▶ **Tasks and exercises**:
(1) Decide whether each statement agrees with the ex-polo ponies thread below. Answer yes or no, and quote the words of the thread that settle it.
(a) The opening poster plans to use the mare for hacking and the occasional show.
(b) The opening poster says the mare would be a first horse.
(c) Bossanova was offered ten ex-polo ponies free last month.
(2) Answer these questions from the ex-polo ponies thread below:
(a) On what date did crackerjack post?
(b) What does Bossanova compare ex-polo ponies to?
(c) What does Bossanova say to be wary of?
(3) Reproduce the part of the ex-polo ponies thread below word for word, starting at "# Ex polo ponies" and ending at "the occasional show.".

▶ **Text block**:
───

# Ex polo ponies



## crackerjack (27 July 2007)

Does anyone have any experience with them?

 I am going to look at an ex-polo mare to be used for hacking and the occasional show. 

I have friends with polo ponies for playing polo but I have never thought what happens when they are retired. I imagine they are good with manners and stopping etc but how are their joints after polo? Really stupid question but do they jump or do they need teaching? It's not a first horse or anything and i can cope with sharp/lively horses just wondering what to bare (bear?) in mind.

And any other info or stories you have?


----------



## Bossanova (27 July 2007)

Bit similar tyo ex-racers really, theyve had a job to do and for whatever reason cant do it any longer. Be wary of injuries.
Theyre not worth very much sadly, we were offered 10 ex-polo ponies free last month!


----------



## Bounty (27 July 2007)

───

▶ **Supplied information**:

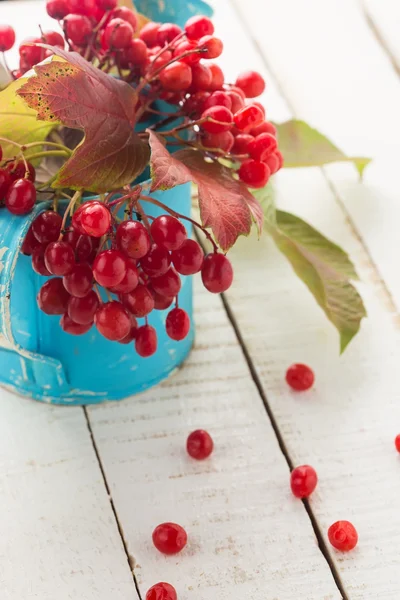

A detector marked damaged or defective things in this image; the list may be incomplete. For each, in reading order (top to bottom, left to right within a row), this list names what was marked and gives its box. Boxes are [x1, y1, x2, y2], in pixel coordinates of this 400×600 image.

chipped blue paint [0, 185, 194, 406]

───

▶ **Problem solutions**:
(1)
(a) Yes: "I am going to look at an ex-polo mare to be used for hacking and the occasional show."
(b) No: "It's not a first horse or anything"
(c) Yes: "we were offered 10 ex-polo ponies free last month!"

(2)
(a) 27 July 2007
(b) Ex-racers
(c) Injuries

(3)
# Ex polo ponies



## crackerjack (27 July 2007)

Does anyone have any experience with them?

 I am going to look at an ex-polo mare to be used for hacking and the occasional show.